**DESCRIPTION OF THE TASK**
Can you render the lines as a Markdown table with the columns "Row" and "Line", numbering each row and leaving out blank lines? Start at the line that has "Here are some" and stop after the line that has "the point at 170,34 →".

**TASK DATA**
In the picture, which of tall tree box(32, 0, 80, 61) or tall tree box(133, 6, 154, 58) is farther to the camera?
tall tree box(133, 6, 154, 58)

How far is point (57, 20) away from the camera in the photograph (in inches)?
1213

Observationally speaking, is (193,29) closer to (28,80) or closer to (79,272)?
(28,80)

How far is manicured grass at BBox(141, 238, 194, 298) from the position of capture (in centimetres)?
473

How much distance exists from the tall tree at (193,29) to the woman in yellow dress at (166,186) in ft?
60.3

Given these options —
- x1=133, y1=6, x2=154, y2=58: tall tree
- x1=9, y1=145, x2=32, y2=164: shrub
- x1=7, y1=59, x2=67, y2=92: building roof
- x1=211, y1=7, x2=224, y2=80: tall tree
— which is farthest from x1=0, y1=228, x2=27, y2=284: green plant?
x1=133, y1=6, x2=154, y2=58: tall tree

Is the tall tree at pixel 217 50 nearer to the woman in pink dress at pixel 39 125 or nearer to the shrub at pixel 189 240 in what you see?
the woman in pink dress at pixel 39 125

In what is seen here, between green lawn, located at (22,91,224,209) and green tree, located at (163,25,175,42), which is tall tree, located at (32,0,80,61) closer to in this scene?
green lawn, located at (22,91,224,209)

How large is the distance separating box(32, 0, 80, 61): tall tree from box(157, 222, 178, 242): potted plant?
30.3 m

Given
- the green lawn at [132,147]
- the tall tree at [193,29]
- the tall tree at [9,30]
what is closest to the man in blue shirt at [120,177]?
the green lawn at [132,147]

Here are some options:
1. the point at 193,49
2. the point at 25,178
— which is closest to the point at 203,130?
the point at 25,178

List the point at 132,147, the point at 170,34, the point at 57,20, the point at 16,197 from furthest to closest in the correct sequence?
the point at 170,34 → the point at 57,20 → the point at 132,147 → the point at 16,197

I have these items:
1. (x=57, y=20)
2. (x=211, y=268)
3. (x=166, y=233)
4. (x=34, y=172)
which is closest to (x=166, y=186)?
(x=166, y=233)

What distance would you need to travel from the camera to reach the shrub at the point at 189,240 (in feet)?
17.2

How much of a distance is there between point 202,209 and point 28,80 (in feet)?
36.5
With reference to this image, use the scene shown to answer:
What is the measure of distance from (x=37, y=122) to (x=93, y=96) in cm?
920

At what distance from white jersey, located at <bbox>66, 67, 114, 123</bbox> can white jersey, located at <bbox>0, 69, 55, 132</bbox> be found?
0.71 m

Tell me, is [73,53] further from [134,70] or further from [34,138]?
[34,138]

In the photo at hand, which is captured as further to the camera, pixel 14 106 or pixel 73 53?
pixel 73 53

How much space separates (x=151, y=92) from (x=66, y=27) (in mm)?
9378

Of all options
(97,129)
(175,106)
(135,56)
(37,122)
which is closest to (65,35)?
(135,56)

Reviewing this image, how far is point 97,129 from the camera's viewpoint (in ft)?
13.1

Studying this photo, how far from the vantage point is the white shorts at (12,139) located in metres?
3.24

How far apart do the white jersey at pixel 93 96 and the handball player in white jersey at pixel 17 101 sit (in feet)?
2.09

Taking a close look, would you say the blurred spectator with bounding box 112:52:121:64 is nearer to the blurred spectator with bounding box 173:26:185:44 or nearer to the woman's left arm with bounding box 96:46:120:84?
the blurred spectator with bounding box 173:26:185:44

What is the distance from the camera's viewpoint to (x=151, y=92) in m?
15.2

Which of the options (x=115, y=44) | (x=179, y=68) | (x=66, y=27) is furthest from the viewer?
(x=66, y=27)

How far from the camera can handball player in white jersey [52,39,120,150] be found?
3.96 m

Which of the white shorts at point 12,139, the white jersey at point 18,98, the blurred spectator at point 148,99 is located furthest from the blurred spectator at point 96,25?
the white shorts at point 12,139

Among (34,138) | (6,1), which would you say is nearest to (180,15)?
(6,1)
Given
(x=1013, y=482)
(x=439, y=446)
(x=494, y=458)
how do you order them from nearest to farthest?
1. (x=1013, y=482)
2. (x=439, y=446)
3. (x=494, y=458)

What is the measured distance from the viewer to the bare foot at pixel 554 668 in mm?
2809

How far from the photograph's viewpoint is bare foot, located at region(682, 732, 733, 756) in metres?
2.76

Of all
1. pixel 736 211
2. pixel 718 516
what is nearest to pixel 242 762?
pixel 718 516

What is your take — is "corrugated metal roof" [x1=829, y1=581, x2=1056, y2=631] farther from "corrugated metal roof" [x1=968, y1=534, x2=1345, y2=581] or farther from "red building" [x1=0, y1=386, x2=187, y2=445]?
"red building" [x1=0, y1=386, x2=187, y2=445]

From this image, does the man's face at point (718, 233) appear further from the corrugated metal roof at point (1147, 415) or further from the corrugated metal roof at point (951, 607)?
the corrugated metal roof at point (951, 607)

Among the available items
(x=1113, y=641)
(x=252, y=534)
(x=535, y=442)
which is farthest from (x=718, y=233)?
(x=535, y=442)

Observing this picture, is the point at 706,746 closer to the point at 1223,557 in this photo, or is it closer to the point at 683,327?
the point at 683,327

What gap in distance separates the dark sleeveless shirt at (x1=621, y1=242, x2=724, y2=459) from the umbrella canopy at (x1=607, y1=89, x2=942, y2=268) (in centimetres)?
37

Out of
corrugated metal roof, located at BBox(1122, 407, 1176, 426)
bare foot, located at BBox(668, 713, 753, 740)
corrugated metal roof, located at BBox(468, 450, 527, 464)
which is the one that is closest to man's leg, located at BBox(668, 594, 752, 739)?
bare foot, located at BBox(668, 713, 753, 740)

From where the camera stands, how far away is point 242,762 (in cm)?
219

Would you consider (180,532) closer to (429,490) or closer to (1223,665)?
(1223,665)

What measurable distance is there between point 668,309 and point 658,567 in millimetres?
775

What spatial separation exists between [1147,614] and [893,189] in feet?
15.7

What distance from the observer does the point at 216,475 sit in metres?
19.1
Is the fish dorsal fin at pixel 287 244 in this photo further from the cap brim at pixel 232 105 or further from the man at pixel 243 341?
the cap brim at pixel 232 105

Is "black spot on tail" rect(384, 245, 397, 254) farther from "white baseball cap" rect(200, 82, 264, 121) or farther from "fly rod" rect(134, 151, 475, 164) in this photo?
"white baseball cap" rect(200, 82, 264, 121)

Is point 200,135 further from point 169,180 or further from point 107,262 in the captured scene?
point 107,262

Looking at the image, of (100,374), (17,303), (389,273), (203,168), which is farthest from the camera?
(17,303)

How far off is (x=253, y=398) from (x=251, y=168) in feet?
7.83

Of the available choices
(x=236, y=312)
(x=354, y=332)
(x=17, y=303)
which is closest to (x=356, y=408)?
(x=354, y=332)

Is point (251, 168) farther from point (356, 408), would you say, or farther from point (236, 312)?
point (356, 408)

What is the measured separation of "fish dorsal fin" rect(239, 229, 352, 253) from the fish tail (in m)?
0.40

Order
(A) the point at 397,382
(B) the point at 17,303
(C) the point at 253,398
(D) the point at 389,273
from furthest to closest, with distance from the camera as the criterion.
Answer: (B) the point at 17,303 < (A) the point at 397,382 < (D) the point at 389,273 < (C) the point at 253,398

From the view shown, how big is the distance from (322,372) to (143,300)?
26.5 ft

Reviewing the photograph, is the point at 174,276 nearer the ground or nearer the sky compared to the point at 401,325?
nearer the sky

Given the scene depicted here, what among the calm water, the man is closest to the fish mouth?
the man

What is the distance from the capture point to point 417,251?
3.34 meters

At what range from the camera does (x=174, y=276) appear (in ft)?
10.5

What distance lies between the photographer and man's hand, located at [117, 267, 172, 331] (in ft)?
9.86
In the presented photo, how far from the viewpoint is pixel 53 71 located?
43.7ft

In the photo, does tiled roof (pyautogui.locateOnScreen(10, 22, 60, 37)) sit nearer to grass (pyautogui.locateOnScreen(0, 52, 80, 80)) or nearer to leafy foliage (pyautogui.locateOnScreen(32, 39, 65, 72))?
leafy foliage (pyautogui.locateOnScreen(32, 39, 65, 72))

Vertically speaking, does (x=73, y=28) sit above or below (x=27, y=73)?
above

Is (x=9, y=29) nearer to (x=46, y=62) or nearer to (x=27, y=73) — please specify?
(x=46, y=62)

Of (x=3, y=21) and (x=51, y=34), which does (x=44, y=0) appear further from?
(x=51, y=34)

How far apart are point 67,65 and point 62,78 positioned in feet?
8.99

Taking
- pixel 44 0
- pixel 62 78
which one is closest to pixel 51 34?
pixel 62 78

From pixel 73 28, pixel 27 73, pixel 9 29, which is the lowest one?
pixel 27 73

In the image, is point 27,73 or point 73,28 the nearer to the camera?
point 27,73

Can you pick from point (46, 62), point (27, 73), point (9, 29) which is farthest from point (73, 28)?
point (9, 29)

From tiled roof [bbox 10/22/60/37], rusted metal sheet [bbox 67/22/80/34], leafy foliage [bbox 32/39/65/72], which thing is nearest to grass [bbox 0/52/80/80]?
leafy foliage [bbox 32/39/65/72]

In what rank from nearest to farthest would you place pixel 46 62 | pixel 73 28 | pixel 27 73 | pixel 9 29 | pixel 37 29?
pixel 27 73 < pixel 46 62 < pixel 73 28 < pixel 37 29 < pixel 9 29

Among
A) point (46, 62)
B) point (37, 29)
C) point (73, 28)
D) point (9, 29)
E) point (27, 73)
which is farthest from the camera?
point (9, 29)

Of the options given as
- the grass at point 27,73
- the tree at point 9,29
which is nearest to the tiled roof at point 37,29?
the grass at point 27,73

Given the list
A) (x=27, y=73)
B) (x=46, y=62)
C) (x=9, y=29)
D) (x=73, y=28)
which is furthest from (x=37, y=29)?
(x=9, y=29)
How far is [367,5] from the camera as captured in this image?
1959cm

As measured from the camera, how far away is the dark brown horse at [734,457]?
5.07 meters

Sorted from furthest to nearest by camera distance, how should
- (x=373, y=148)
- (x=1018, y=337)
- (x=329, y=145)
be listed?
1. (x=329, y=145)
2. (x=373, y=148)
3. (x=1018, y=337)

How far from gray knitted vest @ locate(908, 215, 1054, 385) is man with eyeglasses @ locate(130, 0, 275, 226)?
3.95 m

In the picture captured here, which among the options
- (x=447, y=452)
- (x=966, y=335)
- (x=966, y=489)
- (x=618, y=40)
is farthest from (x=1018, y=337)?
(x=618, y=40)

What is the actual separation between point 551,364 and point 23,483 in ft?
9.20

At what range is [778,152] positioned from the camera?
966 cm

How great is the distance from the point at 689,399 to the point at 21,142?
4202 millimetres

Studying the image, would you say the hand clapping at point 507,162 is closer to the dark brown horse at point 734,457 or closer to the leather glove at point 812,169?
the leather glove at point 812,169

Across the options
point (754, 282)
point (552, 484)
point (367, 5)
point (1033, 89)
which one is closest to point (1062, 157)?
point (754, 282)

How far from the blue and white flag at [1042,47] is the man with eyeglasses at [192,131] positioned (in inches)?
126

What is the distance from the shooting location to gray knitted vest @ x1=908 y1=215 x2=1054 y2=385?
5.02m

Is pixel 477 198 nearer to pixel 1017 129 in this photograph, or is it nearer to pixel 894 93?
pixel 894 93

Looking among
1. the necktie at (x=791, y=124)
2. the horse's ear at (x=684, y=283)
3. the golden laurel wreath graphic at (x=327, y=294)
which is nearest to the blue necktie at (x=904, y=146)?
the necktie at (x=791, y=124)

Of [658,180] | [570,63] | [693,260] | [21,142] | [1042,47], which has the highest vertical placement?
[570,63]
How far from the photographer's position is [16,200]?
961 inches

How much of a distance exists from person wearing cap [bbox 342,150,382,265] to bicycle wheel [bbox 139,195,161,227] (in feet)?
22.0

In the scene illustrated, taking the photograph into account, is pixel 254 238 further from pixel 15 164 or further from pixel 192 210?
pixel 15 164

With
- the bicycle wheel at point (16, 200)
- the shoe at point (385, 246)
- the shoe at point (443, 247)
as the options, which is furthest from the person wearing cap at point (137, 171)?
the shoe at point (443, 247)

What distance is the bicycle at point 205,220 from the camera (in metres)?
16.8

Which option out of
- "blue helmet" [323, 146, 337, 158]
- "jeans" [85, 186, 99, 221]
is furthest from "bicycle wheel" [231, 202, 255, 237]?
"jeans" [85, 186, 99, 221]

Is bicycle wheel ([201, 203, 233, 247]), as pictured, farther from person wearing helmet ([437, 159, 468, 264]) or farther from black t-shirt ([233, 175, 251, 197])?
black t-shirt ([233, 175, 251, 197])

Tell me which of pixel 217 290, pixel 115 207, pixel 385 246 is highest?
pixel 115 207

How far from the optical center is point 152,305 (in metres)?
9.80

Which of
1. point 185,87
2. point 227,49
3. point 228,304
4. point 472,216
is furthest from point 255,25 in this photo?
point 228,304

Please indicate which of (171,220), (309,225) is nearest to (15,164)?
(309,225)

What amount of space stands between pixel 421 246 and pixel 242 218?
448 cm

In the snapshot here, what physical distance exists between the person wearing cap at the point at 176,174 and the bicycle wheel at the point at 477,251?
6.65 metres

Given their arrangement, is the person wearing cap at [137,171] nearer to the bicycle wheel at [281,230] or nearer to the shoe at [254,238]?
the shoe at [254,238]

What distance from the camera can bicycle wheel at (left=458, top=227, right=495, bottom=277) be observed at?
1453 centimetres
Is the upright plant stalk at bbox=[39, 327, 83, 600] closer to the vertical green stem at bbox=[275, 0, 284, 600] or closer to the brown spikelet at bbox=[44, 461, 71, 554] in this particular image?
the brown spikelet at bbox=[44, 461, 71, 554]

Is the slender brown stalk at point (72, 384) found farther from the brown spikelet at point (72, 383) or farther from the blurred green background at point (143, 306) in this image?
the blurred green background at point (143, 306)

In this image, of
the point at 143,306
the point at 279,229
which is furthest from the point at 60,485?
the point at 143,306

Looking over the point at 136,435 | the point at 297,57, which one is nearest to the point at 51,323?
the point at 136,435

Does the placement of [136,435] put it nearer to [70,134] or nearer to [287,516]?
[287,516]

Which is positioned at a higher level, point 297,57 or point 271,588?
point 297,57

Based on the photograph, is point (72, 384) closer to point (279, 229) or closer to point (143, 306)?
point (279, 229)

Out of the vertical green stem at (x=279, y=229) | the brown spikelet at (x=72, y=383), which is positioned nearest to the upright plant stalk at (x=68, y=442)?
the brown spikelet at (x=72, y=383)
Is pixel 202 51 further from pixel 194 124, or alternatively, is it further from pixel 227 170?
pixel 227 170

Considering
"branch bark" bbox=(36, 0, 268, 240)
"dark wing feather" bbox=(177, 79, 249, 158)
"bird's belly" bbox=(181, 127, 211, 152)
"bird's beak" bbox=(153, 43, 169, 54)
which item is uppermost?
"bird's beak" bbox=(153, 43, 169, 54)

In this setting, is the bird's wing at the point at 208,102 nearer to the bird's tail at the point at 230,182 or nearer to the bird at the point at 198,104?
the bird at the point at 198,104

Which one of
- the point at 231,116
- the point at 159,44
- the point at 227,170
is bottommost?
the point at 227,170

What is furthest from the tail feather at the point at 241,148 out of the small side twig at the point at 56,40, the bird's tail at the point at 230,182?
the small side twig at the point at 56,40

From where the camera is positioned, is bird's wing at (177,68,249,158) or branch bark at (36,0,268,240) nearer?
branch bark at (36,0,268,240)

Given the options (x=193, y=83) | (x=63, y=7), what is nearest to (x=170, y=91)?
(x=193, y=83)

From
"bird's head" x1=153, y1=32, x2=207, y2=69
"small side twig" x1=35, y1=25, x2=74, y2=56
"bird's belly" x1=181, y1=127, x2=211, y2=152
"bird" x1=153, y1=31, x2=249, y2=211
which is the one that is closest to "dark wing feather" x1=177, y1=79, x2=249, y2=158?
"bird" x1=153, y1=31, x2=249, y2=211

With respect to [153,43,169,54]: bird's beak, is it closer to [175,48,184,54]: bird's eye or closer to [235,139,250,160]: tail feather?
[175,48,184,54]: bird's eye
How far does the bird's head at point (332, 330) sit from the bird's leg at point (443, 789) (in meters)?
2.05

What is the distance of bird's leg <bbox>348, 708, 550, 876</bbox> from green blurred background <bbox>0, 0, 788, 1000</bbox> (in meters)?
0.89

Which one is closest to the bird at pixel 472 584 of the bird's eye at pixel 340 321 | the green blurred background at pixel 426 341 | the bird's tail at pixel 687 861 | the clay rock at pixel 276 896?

**THE RESULT**
| Row | Line |
|---|---|
| 1 | Here are some options: |
| 2 | 1. the point at 193,49 |
| 3 | 2. the point at 25,178 |
| 4 | — which is closest to the point at 203,130? |
| 5 | the point at 25,178 |
| 6 | List the point at 132,147, the point at 170,34, the point at 57,20, the point at 16,197 from furthest to closest in the correct sequence? |
| 7 | the point at 170,34 → the point at 57,20 → the point at 132,147 → the point at 16,197 |